Nell’altare maggiore Giovanni Ferrari fece le due statue laterali dei Santi Pietro e Geremia, e quella del Redentore risorto apparteneva alla vecchia chiesa. E’ pure del menzionato Colonna l’architettura dell’altro altare laterale. Nell’altare successivo un autore vivente con buon effetto dipinse il cristo con San Lorenzo Giustiniani ed altri santi. Nulla dicendo sulla pala d’altare, diremo non essere spregevole quella di San Bartolomeo dell’altare seguente. Viene poi l’altare cola sacra famiglia dipinta graziosamente da Giambattista Mingardi, mentre Pier Antonio Novelli faceva quella della purificazione di Nostra Donna nel penultimo altare e finalmente nell’ultimo Francesco Maggioto eseguiva il transito di San Giuseppe. A quasi tutti questi altari era altre volte addetta una peculiare confraternita. C’era pertanto quella di Nostra Donna del Popolo; quella della Presentazione; quella di San Magno; quella di San Bartolomeo a cui erano iscritti i barcaiuoli del tragitto della parrocchia; quella di San Francesco di Paola dei chiavaiouoli, finalmente quella di Sant’Antonio di Padova, nonché un suffragio dei morti. (2)

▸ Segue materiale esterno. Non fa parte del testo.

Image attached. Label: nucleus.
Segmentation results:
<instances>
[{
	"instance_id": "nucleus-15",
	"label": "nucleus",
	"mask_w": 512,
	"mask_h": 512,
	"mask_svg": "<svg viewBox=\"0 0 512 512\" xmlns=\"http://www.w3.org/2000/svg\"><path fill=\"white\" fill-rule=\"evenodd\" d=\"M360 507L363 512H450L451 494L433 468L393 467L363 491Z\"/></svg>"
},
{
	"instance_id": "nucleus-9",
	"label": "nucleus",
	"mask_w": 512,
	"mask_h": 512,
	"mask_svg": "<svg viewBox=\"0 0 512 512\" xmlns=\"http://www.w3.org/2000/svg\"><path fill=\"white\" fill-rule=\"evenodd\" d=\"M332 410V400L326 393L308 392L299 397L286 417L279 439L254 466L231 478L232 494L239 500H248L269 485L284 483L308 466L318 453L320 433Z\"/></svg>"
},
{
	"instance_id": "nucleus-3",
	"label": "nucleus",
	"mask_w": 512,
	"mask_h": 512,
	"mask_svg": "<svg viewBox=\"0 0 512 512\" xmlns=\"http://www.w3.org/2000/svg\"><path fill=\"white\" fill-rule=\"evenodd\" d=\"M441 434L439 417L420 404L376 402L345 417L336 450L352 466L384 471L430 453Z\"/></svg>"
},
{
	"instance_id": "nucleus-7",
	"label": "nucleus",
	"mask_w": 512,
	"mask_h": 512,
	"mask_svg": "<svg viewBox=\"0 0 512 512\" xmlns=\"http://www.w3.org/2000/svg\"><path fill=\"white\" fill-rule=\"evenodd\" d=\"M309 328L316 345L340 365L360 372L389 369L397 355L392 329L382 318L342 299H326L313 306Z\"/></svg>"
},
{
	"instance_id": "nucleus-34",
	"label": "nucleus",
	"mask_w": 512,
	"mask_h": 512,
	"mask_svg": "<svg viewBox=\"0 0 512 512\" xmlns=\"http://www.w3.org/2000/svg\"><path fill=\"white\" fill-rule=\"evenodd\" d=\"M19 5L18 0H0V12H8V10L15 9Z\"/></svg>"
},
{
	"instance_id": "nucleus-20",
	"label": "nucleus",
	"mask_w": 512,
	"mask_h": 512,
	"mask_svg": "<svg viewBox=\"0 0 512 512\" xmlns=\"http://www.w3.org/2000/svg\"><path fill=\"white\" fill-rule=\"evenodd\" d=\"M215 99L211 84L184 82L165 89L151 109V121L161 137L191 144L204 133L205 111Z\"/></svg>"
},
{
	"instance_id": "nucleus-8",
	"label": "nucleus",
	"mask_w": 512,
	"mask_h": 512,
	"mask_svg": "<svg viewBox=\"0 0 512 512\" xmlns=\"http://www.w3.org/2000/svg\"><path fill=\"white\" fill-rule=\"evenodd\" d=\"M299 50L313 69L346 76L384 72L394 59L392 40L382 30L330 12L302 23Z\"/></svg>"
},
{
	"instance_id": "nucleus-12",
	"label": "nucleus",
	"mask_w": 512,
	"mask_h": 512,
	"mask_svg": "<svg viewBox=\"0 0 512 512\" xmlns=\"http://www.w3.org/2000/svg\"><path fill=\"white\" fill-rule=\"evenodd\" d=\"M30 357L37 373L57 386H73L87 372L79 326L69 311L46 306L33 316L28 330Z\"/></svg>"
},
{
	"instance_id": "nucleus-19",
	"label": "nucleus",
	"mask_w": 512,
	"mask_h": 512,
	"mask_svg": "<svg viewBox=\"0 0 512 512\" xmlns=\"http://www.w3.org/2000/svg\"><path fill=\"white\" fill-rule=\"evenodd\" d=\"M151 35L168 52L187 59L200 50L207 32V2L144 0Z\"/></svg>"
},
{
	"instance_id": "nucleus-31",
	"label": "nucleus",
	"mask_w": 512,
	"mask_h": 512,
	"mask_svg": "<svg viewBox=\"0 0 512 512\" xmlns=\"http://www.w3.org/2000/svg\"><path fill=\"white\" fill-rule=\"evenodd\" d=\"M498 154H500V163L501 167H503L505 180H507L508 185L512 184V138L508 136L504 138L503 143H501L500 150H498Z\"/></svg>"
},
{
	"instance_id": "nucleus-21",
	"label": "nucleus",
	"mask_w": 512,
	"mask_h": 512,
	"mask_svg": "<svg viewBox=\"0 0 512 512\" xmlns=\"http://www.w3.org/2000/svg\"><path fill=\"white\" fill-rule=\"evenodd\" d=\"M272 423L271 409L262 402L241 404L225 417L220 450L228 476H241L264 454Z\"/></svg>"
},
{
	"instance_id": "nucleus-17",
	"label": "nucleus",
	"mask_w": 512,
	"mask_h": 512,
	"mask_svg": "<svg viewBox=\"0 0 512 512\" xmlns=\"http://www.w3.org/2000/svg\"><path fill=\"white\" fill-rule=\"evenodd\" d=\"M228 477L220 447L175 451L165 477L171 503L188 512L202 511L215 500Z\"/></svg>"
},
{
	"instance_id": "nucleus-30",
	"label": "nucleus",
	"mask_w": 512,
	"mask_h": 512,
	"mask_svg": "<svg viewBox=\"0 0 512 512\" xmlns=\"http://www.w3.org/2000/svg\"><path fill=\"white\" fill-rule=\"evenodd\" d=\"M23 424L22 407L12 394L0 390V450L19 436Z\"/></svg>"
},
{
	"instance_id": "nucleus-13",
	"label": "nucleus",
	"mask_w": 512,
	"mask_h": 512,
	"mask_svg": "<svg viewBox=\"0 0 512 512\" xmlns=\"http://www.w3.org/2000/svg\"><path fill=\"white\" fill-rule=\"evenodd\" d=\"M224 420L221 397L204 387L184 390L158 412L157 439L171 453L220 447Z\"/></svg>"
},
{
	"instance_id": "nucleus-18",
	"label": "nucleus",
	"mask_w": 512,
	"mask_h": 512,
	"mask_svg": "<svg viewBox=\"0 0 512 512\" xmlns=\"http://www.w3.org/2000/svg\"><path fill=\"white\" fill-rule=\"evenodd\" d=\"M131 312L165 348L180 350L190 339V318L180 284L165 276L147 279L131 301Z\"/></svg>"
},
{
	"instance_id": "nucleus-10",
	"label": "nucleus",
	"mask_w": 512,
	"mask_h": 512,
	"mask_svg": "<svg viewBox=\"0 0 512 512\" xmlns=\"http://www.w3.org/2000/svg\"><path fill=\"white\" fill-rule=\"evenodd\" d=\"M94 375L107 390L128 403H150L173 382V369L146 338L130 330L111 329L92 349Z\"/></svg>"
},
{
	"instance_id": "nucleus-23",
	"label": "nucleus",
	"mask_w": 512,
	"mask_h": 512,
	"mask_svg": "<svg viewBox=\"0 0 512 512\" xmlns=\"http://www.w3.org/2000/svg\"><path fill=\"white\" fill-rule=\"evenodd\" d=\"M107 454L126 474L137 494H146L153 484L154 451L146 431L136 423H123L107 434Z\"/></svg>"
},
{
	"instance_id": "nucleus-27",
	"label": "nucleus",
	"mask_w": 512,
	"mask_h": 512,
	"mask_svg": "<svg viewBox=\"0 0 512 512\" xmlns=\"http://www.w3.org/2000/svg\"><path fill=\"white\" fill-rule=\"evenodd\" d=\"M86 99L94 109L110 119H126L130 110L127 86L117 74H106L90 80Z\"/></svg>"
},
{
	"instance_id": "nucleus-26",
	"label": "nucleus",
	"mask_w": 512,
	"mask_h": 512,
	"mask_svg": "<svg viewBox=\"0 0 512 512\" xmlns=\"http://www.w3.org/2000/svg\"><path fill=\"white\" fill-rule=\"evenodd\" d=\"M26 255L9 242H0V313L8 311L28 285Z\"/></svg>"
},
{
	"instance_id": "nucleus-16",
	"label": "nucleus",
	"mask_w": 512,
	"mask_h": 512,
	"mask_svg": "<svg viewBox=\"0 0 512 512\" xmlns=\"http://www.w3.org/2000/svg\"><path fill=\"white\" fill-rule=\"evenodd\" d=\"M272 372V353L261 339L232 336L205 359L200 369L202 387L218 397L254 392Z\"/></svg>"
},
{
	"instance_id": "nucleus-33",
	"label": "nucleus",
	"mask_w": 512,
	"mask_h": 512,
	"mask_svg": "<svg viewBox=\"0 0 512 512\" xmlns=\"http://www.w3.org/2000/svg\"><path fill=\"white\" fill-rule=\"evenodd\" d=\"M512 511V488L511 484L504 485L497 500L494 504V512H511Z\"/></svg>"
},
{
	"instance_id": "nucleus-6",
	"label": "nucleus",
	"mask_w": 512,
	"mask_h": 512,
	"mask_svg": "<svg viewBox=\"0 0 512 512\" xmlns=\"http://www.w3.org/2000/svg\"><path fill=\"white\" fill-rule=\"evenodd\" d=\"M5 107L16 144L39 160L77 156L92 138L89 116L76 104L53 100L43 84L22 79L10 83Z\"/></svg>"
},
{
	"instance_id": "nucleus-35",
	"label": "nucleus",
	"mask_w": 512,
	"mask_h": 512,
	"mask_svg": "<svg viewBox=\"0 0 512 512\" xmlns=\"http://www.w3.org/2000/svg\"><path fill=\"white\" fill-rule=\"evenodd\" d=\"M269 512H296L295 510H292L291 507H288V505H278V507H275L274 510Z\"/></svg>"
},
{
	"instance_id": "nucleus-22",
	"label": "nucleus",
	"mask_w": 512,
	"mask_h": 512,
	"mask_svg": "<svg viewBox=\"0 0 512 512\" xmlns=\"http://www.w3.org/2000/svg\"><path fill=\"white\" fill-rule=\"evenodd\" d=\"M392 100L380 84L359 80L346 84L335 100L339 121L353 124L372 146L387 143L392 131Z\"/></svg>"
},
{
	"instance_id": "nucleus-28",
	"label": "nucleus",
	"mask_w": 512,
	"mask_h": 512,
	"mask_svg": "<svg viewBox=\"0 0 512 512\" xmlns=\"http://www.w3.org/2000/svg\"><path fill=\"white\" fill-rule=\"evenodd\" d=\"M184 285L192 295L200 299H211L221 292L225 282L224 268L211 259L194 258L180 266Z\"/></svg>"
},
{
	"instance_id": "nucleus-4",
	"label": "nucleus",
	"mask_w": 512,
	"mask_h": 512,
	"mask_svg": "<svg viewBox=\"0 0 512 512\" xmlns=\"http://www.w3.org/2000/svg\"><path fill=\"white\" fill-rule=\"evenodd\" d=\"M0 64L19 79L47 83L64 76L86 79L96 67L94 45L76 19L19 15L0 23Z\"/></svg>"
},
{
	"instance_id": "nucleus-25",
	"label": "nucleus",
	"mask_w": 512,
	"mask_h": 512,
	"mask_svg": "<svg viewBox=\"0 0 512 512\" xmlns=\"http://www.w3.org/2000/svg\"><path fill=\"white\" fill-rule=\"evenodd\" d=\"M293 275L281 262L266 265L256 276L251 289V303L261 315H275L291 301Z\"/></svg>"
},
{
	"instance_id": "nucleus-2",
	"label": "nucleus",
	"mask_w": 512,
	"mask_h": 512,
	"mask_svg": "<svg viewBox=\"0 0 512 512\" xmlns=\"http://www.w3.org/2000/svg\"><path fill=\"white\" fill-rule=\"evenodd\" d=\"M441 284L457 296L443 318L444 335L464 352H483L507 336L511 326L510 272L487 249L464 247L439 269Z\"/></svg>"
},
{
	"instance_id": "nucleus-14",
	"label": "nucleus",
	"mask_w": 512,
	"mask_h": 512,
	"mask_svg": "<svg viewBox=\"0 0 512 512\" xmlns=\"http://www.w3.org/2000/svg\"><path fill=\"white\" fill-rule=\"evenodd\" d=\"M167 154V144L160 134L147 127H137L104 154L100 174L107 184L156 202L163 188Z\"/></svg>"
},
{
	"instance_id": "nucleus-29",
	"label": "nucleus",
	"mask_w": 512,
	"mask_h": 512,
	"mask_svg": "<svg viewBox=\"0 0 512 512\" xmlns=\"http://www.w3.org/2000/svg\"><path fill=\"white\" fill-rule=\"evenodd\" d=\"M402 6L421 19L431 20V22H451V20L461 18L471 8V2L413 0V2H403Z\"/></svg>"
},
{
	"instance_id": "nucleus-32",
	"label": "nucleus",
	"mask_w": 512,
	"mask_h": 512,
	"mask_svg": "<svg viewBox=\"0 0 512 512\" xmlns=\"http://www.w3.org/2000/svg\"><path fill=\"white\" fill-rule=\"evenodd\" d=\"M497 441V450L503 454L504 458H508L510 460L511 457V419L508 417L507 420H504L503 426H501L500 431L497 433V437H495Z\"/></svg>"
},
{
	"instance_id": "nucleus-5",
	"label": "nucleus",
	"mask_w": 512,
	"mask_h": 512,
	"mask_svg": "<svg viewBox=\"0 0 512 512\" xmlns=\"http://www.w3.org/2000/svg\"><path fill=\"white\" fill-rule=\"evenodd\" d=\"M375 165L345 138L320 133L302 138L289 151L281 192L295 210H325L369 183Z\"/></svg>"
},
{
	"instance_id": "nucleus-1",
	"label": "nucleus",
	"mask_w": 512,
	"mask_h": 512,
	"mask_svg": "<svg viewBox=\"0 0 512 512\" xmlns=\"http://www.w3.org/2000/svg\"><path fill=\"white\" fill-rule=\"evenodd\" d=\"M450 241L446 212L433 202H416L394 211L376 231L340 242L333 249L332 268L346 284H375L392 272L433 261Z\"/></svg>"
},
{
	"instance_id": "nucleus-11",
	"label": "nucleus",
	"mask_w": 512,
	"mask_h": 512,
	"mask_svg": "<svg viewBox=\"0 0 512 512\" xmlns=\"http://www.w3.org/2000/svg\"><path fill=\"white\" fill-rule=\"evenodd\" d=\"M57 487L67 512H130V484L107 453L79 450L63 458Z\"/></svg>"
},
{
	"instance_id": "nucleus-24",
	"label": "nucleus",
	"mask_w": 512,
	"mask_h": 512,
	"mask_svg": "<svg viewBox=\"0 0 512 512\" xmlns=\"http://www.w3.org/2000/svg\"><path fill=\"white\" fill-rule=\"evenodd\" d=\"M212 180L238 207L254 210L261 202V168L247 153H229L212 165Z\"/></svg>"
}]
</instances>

(1) FLAMINIO CORNER. Notizie storiche delle chiese e monasteri di Venezia, e di Torcello tratte dalle chiese veneziane e torcellane (Padova, Stamperia del Seminario, 1763).
(2) ERMOLAO PAOLETTI. Il fiore di Venezia ossia i quadri, i monumenti, le vedute ed i costumi. (Tommaso Fontana editore. Venezia 1839).